Copy out the material below word for word, starting at the line that contains "Is the rusted" and ending at the line that contains "Based on this", with both of those lines included. Leave the pictures out of your copy.

┄┄┄┄┄┄┄┄┄┄

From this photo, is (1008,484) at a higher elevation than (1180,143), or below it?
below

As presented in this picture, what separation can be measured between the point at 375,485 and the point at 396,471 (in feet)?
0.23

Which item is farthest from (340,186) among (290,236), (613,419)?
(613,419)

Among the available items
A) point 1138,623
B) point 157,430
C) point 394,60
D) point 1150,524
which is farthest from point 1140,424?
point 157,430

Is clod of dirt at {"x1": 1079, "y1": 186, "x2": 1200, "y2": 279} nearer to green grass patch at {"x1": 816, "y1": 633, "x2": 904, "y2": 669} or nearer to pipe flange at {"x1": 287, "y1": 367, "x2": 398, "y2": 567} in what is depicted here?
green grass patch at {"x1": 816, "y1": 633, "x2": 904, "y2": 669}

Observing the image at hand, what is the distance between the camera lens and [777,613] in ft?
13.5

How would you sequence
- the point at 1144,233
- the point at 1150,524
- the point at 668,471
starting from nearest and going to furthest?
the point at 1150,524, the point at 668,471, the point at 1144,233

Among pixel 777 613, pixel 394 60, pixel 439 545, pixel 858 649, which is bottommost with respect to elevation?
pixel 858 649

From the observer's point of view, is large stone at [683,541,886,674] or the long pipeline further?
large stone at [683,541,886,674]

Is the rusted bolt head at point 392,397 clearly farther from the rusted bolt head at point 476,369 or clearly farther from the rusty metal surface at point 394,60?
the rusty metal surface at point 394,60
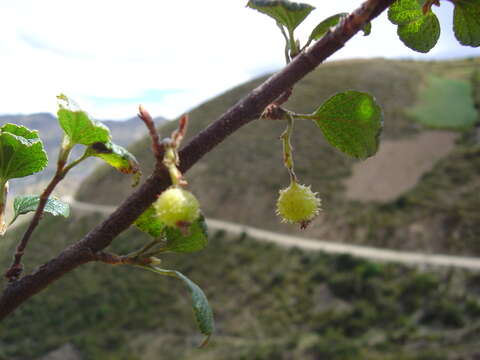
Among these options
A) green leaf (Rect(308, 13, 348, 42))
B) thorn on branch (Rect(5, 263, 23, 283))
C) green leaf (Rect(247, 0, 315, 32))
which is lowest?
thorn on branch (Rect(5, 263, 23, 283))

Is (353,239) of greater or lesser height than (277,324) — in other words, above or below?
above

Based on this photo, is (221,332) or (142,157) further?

┄┄┄┄┄┄┄┄┄┄

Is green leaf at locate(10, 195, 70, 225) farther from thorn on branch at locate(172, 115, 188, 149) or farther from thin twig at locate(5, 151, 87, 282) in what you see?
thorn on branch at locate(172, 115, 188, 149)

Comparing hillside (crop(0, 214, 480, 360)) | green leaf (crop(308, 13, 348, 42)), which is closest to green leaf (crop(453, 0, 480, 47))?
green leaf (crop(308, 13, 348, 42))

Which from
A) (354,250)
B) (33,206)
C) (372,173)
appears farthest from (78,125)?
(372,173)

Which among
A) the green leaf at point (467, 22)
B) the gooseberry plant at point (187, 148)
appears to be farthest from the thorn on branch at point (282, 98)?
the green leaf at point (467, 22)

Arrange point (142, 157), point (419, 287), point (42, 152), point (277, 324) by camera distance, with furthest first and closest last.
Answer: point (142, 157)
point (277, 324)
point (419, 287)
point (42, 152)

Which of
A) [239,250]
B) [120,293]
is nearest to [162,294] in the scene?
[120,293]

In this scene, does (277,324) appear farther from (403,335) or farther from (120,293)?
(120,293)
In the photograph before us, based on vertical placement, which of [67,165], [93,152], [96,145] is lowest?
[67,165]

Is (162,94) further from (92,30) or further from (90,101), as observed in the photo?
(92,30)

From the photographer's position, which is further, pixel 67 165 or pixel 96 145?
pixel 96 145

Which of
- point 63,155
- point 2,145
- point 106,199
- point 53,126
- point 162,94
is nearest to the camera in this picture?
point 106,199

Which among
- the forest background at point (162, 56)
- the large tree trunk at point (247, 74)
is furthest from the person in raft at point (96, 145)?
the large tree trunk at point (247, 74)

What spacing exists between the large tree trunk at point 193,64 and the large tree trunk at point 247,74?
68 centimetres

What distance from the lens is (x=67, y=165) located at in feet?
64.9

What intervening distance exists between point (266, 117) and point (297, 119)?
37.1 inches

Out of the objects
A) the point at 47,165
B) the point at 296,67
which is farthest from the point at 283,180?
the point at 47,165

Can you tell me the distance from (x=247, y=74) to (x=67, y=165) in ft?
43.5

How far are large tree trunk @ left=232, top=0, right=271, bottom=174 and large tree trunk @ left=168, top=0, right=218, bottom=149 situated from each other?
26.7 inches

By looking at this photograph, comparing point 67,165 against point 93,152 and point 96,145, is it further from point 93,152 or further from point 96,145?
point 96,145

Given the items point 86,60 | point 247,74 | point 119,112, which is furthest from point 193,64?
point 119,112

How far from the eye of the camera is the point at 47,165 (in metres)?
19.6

┄┄┄┄┄┄┄┄┄┄

● **OUTPUT BELOW**:
Is the rusted bolt head at point 392,397 clearly farther from the rusted bolt head at point 476,369 or clearly farther from the rusty metal surface at point 394,60?
the rusty metal surface at point 394,60
Among these options
A) green leaf (Rect(308, 13, 348, 42))
B) thorn on branch (Rect(5, 263, 23, 283))
C) green leaf (Rect(247, 0, 315, 32))
which is lowest?
thorn on branch (Rect(5, 263, 23, 283))

Is (353,239) of greater or lesser height than (277,324) — in other words, above or below?
above

Based on this photo, is (221,332) or (142,157) further?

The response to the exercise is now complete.